● **Task to complete**:
All records, exactly as written, minus the pictures: copy them out.

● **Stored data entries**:
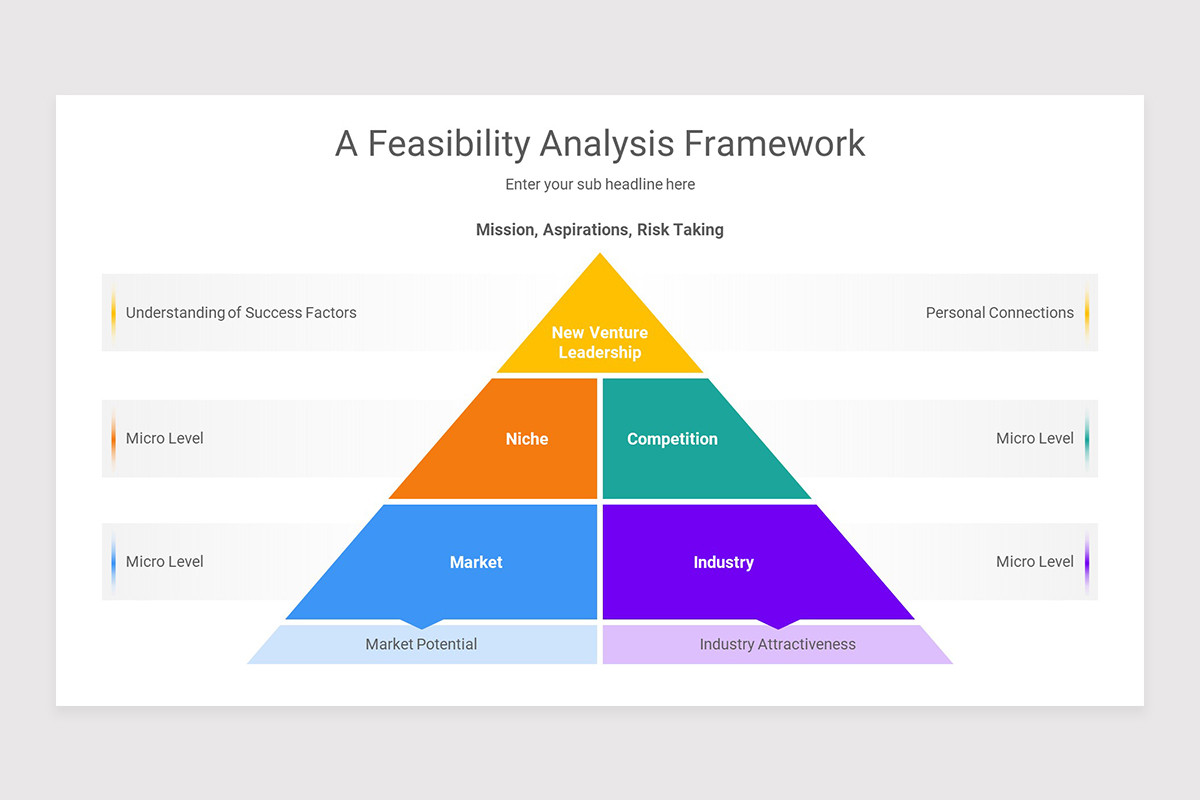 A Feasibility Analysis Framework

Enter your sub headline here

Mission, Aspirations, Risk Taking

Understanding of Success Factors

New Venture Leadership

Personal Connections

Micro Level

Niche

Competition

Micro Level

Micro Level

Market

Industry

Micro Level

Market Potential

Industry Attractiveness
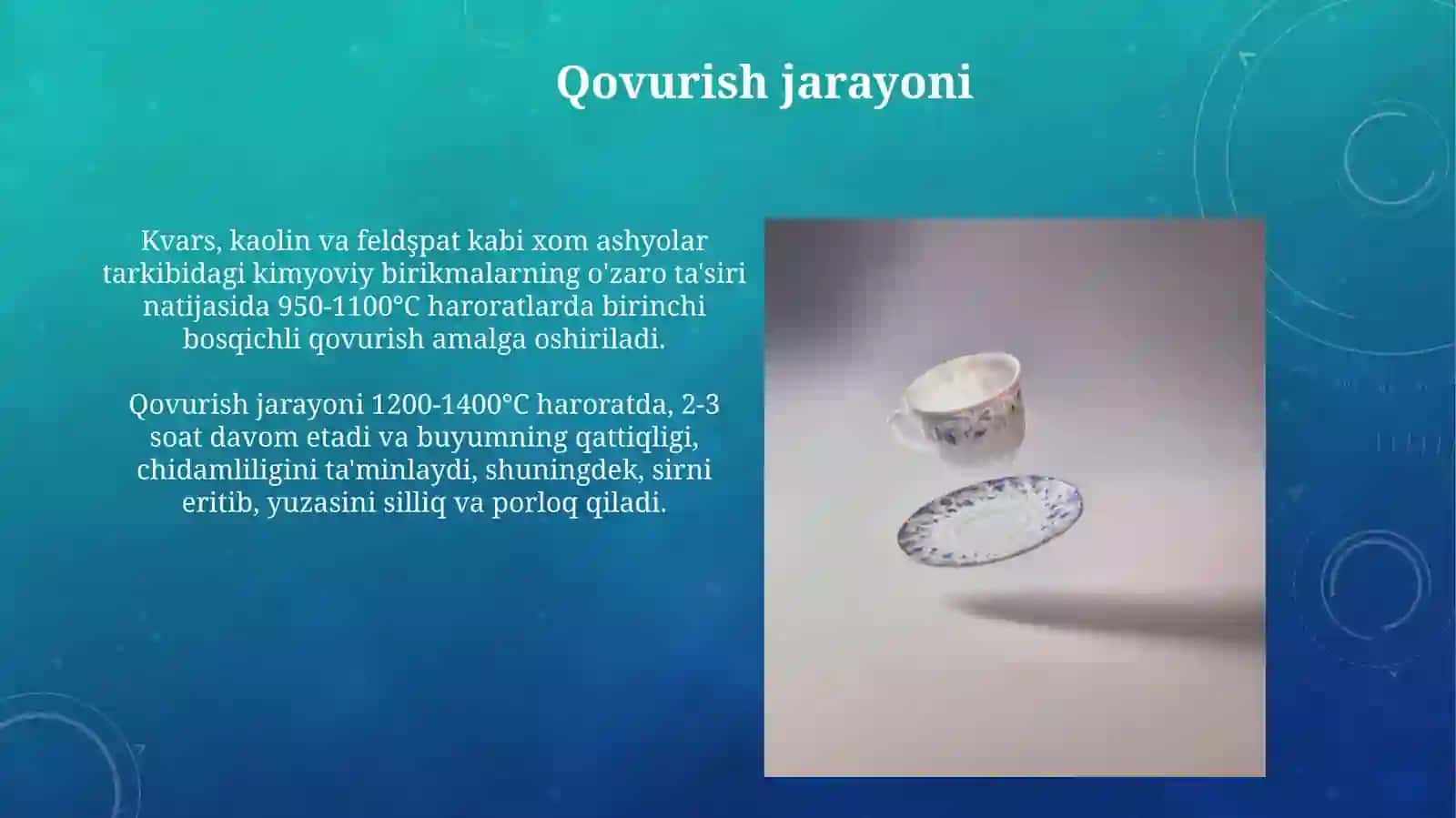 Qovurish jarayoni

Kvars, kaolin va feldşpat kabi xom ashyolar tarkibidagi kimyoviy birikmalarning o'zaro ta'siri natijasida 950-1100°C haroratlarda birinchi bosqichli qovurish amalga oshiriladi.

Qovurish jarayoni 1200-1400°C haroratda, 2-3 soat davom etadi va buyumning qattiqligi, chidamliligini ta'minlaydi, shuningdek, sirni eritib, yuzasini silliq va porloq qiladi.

● **Exercise response**:
 A Feasibility Analysis Framework

Enter your sub headline here

Mission, Aspirations, Risk Taking

Understanding of Success Factors

New Venture Leadership

Personal Connections

Micro Level

Niche

Competition

Micro Level

Micro Level

Market

Industry

Micro Level

Market Potential

Industry Attractiveness
 Qovurish jarayoni

Kvars, kaolin va feldşpat kabi xom ashyolar tarkibidagi kimyoviy birikmalarning o'zaro ta'siri natijasida 950-1100°C haroratlarda birinchi bosqichli qovurish amalga oshiriladi.

Qovurish jarayoni 1200-1400°C haroratda, 2-3 soat davom etadi va buyumning qattiqligi, chidamliligini ta'minlaydi, shuningdek, sirni eritib, yuzasini silliq va porloq qiladi.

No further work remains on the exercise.